[[ EXCERPTED TEXT, beginning ]]

352O - Efficacy and safety of maintenance bevacizumab (BEV) with or without capecitabine (CAP) after initial first-line BEV plus docetaxel (DOC) for HER2-...

Date 28 September 2014
Event ESMO 2014
Session Breast cancer, metastatic
Topics Anti-Cancer Agents & Biologic Therapy
Breast Cancer, Metastatic
Presenter Joseph Gligorov
Citation Annals of Oncology (2014) 25 (suppl_4): iv116-iv136. 10.1093/annonc/mdu329
Authors J. Gligorov1, D.C. Doval2, J. Bines3, Z.F. Jiang4, E. Alba-Conejo5, P.A. Cortes6, S. Srock7, S. de Ducla7, U. Freudensprung8, G. Mustacchi9
  • 1Oncologie Medicale, APHP, CancerEst, Tenon University Hospital, 75020 - Paris/FR
  • 2Medical Oncology, Rajiv Gandhi Cancer Instituteand Research Centre, IN-110085 - New Delhi/IN
  • 3Medical Oncology, Instituto Nacional de Cancer, 20560-120 - Rio de Janeiro/BR
  • 4Medical Oncology, Beijing 307 Hospital of PLA, 100071 - Beijing/CN
  • 5Oncology, HOSPITAL UNIVERSITARIO VIRGEN DE LA VICTORIA, 29010 - MALAGA/ES
  • 6Medical Oncology, Centro Hospitalar Lisboa Norte - Hospital Sta Maria(HSM-CHLN), PT-1649-035 - Lisbon/PT
  • 7Medical Affairs, F Hoffman-La Roche Ltd, Basel/CH
  • 8Global Medical Affairs Biometrics, F Hoffmann-La Roche Ltd, 4070 - Basel/CH
  • 9Docente Di Oncologia Medica, Centro Oncologico ASS1 Triestina, Università di Trieste, 34100 - Trieste/IT

Abstract

Aim

Until regulatory withdrawal of BEV–DOC in 2011, the combination was considered a valid first-line option for HER2-negative mBC based on results of a phase III trial [Miles, JCO 2010]. Progression-free survival (PFS) and response rate (RR) with first-line DOC (max 9 cycles) were significantly improved by adding BEV continued until disease progression (PD). The open-label randomised phase III IMELDA trial tested whether adding CAP to maintenance BEV continued until PD after initial BEV–DOC improves PFS.

[[ EXCERPTED TEXT, end ]]
[[ DATA, beginning ]]

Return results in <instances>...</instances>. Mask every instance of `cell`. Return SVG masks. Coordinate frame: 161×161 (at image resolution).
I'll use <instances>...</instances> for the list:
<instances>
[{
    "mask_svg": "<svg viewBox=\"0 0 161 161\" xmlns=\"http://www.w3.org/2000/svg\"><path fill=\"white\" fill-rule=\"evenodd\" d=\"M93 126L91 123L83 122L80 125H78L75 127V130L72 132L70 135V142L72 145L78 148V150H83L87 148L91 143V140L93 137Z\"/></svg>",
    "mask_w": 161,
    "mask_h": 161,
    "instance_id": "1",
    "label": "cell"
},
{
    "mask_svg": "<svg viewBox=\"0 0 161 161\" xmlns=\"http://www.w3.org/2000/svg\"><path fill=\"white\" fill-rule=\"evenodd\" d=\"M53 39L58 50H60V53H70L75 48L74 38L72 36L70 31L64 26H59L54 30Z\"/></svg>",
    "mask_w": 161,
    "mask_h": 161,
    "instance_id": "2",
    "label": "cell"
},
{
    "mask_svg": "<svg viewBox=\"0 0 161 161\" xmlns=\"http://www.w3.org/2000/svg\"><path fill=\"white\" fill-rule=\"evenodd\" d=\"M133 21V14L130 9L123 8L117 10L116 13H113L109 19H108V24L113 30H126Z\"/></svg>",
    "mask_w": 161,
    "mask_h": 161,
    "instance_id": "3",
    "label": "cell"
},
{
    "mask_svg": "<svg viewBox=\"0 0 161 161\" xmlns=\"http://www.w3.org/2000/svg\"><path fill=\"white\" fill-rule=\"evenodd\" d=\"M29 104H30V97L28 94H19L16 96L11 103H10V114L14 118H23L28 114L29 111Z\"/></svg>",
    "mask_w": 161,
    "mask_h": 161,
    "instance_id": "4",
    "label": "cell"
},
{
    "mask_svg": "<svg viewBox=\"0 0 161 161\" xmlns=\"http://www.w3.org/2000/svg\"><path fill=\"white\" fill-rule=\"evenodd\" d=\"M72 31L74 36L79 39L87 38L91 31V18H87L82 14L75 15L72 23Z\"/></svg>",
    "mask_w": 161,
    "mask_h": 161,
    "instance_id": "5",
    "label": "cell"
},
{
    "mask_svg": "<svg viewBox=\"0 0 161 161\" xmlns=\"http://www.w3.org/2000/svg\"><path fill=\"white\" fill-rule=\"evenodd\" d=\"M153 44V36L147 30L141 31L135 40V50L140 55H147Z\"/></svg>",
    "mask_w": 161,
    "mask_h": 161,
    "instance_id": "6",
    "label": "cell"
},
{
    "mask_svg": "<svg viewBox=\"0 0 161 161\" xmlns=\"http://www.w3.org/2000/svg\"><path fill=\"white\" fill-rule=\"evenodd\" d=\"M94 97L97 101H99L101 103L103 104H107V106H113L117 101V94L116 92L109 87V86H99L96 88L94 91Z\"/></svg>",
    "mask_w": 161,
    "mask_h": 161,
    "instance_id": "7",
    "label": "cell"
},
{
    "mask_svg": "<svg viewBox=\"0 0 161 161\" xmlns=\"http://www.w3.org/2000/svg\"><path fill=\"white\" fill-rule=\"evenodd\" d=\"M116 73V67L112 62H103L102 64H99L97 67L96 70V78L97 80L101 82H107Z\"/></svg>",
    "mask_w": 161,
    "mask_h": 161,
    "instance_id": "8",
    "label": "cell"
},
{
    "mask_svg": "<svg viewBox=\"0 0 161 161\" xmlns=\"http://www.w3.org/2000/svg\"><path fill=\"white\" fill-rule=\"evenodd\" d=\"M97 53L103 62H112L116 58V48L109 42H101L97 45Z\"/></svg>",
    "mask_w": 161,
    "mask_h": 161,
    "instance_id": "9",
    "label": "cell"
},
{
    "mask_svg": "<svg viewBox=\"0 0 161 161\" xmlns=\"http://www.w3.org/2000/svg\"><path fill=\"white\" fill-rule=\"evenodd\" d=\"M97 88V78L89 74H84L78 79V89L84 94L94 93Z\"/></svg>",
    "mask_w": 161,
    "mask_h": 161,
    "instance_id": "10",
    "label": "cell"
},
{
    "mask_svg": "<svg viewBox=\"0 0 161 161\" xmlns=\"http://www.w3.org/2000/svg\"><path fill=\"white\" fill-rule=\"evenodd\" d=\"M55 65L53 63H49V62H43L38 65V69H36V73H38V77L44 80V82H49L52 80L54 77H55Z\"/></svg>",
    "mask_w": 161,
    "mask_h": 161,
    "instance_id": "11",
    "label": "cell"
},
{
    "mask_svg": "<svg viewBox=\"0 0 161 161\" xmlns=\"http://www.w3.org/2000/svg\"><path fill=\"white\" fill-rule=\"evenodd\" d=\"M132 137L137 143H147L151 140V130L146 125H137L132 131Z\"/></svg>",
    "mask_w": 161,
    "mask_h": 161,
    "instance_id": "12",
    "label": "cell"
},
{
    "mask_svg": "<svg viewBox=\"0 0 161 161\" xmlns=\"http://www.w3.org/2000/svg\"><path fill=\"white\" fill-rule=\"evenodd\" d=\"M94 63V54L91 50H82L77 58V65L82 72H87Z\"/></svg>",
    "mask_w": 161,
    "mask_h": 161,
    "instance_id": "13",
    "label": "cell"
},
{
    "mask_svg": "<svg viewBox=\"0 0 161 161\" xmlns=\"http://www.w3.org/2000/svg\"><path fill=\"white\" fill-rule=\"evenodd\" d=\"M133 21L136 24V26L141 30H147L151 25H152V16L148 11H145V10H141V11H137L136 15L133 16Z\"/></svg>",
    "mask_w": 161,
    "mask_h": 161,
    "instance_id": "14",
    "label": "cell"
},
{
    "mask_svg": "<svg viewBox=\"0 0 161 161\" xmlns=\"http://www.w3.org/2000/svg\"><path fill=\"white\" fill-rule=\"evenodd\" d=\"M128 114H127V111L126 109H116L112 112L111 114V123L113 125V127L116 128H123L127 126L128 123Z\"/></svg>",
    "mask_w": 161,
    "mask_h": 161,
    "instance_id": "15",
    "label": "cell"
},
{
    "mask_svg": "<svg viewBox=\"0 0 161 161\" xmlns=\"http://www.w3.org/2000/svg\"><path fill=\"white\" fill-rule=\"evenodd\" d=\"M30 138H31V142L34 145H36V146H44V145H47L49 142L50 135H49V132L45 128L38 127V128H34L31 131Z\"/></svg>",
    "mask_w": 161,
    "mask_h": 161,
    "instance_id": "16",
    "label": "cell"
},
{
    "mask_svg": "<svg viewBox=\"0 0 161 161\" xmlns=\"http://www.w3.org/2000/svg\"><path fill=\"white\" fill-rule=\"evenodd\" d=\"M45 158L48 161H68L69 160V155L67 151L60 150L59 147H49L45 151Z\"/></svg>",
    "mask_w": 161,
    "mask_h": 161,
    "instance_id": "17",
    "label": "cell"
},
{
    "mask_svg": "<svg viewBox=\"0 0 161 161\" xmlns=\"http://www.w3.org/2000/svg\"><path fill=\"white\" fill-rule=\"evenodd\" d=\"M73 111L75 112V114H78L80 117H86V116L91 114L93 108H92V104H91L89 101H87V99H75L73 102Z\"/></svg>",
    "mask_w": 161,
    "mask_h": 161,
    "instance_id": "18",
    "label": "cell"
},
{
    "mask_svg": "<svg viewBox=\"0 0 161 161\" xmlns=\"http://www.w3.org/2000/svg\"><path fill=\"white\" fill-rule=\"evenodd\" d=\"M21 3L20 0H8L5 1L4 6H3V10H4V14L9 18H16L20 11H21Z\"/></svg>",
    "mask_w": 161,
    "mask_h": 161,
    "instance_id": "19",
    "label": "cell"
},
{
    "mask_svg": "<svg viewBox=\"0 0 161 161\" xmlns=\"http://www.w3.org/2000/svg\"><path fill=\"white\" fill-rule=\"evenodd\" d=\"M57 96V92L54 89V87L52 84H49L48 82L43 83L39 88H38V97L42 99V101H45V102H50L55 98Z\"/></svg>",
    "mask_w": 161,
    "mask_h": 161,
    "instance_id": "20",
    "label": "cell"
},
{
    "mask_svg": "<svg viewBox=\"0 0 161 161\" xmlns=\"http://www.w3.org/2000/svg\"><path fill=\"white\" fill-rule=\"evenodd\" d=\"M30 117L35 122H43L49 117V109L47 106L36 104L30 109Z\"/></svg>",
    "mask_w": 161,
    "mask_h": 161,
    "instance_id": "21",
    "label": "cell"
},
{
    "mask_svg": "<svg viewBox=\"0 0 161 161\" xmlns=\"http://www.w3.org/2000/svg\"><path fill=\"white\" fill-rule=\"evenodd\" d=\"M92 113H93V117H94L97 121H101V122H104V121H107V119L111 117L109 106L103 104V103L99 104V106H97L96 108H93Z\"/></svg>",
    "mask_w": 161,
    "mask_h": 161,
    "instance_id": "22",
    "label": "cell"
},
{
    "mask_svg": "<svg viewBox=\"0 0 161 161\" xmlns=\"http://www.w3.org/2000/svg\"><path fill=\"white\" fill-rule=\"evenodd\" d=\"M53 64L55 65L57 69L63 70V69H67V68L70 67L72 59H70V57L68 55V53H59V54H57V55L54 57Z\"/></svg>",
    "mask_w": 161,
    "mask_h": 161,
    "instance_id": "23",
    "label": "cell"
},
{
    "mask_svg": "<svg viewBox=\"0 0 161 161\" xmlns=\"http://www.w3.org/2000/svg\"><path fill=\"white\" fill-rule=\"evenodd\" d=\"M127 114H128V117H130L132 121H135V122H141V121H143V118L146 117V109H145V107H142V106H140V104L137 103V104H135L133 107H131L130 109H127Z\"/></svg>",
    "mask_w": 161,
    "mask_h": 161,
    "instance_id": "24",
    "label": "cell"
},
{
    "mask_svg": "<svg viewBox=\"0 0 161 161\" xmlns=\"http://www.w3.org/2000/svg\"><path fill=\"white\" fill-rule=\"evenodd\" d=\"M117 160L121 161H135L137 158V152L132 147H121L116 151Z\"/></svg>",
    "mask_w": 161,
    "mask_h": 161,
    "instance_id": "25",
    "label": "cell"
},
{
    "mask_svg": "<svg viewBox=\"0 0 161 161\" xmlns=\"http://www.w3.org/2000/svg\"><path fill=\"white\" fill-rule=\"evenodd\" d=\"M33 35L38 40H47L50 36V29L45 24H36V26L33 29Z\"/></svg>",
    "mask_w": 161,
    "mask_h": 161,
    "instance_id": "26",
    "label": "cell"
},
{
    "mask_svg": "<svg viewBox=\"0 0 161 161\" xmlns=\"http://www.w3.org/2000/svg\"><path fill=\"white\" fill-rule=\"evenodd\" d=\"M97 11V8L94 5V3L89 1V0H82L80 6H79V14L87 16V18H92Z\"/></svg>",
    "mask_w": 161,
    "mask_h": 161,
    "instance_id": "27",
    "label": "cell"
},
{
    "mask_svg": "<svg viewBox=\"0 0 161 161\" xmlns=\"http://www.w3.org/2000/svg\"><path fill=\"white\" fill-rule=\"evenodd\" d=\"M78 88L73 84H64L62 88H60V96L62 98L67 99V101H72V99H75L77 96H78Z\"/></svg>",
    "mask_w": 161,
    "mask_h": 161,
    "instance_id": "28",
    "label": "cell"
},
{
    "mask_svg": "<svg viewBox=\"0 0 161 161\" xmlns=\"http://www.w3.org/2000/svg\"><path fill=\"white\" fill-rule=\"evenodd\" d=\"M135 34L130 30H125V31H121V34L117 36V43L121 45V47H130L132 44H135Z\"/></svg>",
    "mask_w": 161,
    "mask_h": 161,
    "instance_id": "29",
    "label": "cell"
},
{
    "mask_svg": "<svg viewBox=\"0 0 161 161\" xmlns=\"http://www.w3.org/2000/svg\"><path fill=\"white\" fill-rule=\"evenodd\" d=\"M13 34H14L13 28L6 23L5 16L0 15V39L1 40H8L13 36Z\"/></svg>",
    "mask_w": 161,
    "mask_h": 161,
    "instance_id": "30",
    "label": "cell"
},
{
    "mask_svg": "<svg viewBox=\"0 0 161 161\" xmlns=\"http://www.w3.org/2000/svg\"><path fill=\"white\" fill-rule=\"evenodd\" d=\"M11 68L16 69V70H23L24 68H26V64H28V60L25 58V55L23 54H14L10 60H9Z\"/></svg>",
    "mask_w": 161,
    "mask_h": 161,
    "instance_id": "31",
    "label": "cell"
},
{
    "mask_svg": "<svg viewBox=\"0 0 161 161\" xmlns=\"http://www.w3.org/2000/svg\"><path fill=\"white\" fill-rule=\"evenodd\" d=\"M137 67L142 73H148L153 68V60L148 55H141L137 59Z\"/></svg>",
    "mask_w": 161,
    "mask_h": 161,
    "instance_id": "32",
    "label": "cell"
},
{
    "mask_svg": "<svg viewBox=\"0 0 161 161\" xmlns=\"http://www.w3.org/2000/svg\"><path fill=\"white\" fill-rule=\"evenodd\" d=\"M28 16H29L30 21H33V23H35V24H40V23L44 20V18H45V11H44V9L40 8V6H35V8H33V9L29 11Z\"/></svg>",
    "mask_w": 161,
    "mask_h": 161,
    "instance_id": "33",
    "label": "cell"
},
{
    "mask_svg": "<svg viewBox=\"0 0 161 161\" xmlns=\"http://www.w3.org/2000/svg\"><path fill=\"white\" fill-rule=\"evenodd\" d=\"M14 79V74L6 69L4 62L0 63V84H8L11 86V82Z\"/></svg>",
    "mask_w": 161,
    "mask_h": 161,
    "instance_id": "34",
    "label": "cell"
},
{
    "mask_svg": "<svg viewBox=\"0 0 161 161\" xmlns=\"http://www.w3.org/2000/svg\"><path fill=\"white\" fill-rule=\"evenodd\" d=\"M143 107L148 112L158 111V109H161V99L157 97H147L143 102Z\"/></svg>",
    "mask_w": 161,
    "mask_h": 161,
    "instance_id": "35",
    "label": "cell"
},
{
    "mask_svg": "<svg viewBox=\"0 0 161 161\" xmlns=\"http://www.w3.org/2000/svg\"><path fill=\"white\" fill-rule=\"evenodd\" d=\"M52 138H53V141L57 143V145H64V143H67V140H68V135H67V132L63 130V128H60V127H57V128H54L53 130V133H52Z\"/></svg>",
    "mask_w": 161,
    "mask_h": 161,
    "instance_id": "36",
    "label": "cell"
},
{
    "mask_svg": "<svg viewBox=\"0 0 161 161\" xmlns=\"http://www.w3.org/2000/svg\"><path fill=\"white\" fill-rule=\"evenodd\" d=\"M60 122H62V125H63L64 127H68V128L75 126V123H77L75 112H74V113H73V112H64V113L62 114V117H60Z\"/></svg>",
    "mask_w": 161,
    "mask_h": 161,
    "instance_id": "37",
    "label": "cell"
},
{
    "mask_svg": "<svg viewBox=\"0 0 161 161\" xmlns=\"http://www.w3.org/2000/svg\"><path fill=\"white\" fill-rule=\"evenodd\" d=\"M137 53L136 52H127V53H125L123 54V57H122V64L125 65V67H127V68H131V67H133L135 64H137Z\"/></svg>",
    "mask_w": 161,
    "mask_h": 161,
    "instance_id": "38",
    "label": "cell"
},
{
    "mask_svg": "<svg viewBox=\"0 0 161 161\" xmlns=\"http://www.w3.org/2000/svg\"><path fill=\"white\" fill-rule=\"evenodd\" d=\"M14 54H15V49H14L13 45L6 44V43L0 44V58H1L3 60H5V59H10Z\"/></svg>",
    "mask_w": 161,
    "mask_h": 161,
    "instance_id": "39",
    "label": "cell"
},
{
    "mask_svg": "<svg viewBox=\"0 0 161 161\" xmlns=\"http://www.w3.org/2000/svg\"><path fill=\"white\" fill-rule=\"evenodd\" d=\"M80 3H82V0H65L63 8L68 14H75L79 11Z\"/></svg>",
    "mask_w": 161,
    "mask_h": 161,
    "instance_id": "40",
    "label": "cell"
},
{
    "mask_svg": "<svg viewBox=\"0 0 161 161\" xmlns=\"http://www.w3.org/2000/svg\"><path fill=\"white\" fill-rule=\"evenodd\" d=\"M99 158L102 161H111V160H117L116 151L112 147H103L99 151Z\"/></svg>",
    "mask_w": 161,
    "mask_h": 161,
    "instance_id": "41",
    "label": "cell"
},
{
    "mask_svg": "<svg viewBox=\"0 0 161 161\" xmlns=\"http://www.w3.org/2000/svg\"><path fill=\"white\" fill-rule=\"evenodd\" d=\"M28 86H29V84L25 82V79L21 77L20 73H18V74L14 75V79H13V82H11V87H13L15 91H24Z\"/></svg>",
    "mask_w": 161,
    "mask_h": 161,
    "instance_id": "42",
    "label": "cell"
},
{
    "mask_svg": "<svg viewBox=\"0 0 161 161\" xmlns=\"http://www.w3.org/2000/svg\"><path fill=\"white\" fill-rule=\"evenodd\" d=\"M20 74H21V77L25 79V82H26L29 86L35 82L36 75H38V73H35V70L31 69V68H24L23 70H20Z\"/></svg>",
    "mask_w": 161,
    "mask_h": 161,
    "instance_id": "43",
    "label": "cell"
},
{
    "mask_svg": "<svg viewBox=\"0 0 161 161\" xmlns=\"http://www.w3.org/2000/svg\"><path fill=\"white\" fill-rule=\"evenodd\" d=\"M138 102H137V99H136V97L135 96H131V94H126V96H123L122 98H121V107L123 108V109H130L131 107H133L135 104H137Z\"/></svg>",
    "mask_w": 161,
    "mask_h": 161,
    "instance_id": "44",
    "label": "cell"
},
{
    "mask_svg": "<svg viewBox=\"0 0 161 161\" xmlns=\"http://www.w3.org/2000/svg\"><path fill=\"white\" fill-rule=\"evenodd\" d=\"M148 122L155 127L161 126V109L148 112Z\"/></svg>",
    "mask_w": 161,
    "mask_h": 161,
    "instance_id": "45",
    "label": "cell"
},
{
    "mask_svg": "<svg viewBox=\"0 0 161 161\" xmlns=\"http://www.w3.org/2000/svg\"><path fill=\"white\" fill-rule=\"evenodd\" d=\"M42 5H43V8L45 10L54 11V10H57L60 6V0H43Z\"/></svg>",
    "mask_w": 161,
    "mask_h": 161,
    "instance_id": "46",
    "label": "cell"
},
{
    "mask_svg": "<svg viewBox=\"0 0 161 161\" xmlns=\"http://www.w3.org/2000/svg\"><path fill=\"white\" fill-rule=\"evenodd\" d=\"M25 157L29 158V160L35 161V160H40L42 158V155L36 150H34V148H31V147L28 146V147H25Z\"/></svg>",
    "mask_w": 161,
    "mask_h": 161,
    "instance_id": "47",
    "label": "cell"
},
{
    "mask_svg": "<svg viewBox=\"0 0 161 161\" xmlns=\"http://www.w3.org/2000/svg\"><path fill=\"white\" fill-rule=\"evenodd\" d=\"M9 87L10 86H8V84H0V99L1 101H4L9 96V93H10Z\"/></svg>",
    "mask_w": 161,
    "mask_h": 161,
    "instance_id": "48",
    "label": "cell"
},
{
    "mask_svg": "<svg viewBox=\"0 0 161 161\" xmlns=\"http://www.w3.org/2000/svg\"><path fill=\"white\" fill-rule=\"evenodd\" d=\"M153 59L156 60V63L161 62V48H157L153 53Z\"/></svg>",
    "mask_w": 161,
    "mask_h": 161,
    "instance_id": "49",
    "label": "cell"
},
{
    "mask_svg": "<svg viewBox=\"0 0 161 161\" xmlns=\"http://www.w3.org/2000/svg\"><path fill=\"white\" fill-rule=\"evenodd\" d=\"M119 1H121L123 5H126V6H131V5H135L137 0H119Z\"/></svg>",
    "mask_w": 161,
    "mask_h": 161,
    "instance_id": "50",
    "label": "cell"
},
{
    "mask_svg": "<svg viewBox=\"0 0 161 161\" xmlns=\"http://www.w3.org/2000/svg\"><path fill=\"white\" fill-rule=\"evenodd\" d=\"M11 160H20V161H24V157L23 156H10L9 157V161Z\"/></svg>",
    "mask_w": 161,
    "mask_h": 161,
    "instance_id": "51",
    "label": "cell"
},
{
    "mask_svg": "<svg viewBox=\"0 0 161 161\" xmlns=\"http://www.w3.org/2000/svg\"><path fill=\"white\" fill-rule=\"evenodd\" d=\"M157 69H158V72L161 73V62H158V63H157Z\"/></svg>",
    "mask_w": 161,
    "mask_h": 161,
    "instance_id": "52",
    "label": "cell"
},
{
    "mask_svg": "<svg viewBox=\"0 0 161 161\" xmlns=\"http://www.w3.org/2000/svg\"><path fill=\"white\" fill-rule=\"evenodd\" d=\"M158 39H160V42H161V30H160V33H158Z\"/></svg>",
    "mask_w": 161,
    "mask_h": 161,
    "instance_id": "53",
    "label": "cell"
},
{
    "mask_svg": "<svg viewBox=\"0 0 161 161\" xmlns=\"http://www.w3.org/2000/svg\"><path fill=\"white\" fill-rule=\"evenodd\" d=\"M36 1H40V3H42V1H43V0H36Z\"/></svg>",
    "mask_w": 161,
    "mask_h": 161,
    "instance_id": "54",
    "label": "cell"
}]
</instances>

[[ DATA, end ]]

REQUIRED WORK:
a - Duplicate everything in the bevacizumab abstract from "Until regulatory withdrawal" down to "BEV–DOC improves PFS.".
b - According to the bevacizumab abstract, what was the maximum number of docetaxel cycles given in the first-line phase III trial it describes?
c - List the cities that appear in the author affiliations of the bevacizumab abstract, naming each city once.

SOLUTIONS PER TASK:
a -
Until regulatory withdrawal of BEV–DOC in 2011, the combination was considered a valid first-line option for HER2-negative mBC based on results of a phase III trial [Miles, JCO 2010]. Progression-free survival (PFS) and response rate (RR) with first-line DOC (max 9 cycles) were significantly improved by adding BEV continued until disease progression (PD). The open-label randomised phase III IMELDA trial tested whether adding CAP to maintenance BEV continued until PD after initial BEV–DOC improves PFS.

b - A maximum of 9 cycles.

c - Paris, New Delhi, Rio de Janeiro, Beijing, Malaga, Lisbon, Basel, Trieste